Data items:
-.-.-
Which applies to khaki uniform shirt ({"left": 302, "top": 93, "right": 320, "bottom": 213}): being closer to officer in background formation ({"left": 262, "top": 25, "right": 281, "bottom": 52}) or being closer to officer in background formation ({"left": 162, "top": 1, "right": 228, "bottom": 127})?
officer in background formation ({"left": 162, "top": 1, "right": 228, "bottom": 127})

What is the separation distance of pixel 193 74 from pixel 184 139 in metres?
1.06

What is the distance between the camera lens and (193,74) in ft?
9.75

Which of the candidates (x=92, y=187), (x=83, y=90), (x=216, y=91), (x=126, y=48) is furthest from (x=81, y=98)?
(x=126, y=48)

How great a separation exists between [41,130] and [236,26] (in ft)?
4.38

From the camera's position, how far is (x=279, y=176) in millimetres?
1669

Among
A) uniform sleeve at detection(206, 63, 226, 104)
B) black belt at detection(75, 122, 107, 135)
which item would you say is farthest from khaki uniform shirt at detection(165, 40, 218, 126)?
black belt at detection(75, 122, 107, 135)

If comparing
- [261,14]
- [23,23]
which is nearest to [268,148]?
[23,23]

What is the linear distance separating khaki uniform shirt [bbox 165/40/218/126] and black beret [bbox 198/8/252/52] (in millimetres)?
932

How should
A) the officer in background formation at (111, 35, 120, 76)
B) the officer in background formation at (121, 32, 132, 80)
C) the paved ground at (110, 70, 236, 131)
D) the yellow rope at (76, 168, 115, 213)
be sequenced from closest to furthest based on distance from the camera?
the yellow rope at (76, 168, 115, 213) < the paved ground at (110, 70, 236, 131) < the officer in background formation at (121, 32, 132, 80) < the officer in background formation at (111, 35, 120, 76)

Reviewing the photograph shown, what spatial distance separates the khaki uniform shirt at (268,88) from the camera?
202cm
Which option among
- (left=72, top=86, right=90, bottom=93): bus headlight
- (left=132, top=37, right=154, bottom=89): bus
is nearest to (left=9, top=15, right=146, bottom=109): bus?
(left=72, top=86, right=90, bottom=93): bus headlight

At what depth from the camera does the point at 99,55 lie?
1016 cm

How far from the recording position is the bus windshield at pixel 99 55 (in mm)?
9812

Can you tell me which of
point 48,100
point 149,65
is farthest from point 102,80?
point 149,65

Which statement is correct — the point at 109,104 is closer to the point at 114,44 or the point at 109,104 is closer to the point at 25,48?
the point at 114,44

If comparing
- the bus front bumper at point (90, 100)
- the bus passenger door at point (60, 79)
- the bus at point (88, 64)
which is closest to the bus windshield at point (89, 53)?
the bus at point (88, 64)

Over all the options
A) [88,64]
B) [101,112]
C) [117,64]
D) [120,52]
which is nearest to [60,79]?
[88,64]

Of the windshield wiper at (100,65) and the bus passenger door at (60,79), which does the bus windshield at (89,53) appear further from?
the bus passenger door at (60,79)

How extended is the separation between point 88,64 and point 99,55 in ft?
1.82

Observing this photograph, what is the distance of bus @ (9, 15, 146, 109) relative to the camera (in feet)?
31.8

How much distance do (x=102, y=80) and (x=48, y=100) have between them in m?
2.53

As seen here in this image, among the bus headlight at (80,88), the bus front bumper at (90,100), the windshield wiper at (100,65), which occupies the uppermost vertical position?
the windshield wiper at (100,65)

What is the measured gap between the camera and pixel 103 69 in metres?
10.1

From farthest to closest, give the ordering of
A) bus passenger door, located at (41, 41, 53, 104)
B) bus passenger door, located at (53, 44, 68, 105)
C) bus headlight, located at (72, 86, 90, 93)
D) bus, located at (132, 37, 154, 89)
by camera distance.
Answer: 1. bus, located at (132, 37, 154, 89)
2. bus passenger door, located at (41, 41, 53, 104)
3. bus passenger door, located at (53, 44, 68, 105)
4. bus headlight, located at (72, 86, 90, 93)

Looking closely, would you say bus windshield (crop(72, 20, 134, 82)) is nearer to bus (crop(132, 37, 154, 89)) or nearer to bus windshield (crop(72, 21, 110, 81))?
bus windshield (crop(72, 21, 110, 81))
-.-.-
→ Task to complete
Give every line of the material again, exactly as it reads.

→ Task response
Which applies to khaki uniform shirt ({"left": 302, "top": 93, "right": 320, "bottom": 213}): being closer to officer in background formation ({"left": 262, "top": 25, "right": 281, "bottom": 52}) or being closer to officer in background formation ({"left": 162, "top": 1, "right": 228, "bottom": 127})?
officer in background formation ({"left": 162, "top": 1, "right": 228, "bottom": 127})

What is the separation distance of pixel 193 74 from pixel 184 139 in metres?
1.06

What is the distance between the camera lens and (193,74) in ft?
9.75

Which of the candidates (x=92, y=187), (x=83, y=90), (x=216, y=91), (x=126, y=48) is furthest from (x=81, y=98)?
(x=126, y=48)

How great a separation exists between [41,130] and [236,26] (in ft)?
4.38

From the camera's position, how far is (x=279, y=176) in millimetres?
1669

Among
A) uniform sleeve at detection(206, 63, 226, 104)
B) black belt at detection(75, 122, 107, 135)
which item would you say is farthest from khaki uniform shirt at detection(165, 40, 218, 126)?
black belt at detection(75, 122, 107, 135)

If comparing
- [261,14]
- [23,23]
which is nearest to [268,148]?
[23,23]

What is the linear distance separating khaki uniform shirt [bbox 165/40/218/126] and black beret [bbox 198/8/252/52] (in millimetres)?
932

How should
A) the officer in background formation at (111, 35, 120, 76)
B) the officer in background formation at (121, 32, 132, 80)
C) the paved ground at (110, 70, 236, 131)
D) the yellow rope at (76, 168, 115, 213)
be sequenced from closest to furthest based on distance from the camera?
the yellow rope at (76, 168, 115, 213) < the paved ground at (110, 70, 236, 131) < the officer in background formation at (121, 32, 132, 80) < the officer in background formation at (111, 35, 120, 76)

Reviewing the photograph shown, what spatial distance separates the khaki uniform shirt at (268,88) from the camera?
202cm
Which option among
- (left=72, top=86, right=90, bottom=93): bus headlight
- (left=132, top=37, right=154, bottom=89): bus
is nearest to (left=9, top=15, right=146, bottom=109): bus?
(left=72, top=86, right=90, bottom=93): bus headlight

At what depth from the camera does the point at 99,55 lie?
1016 cm

How far from the recording position is the bus windshield at pixel 99 55 (in mm)?
9812

Can you tell me which of
point 48,100
point 149,65
is farthest from point 102,80?
point 149,65

Which statement is correct — the point at 109,104 is closer to the point at 114,44 or the point at 109,104 is closer to the point at 25,48?
the point at 114,44

If comparing
- the bus front bumper at point (90, 100)
- the bus passenger door at point (60, 79)
- the bus at point (88, 64)
which is closest to the bus windshield at point (89, 53)?
the bus at point (88, 64)

Over all the options
A) [88,64]
B) [101,112]
C) [117,64]
D) [120,52]
which is nearest to [60,79]?
[88,64]

Of the windshield wiper at (100,65) and the bus passenger door at (60,79), which does the bus windshield at (89,53) appear further from?
the bus passenger door at (60,79)

How extended is the separation between point 88,64 and point 99,55 in ft?
1.82

Observing this photograph, what is the distance of bus @ (9, 15, 146, 109) relative to the camera (in feet)?
31.8

How much distance do (x=102, y=80) and (x=48, y=100) have between them in m?
2.53

As seen here in this image, among the bus headlight at (80,88), the bus front bumper at (90,100), the windshield wiper at (100,65), which occupies the uppermost vertical position?
the windshield wiper at (100,65)

What is the measured gap between the camera and pixel 103 69 in metres?
10.1

From farthest to closest, give the ordering of
A) bus passenger door, located at (41, 41, 53, 104)
B) bus passenger door, located at (53, 44, 68, 105)
C) bus headlight, located at (72, 86, 90, 93)
D) bus, located at (132, 37, 154, 89)
by camera distance.
Answer: 1. bus, located at (132, 37, 154, 89)
2. bus passenger door, located at (41, 41, 53, 104)
3. bus passenger door, located at (53, 44, 68, 105)
4. bus headlight, located at (72, 86, 90, 93)

Looking closely, would you say bus windshield (crop(72, 20, 134, 82)) is nearer to bus (crop(132, 37, 154, 89)) or nearer to bus windshield (crop(72, 21, 110, 81))?
bus windshield (crop(72, 21, 110, 81))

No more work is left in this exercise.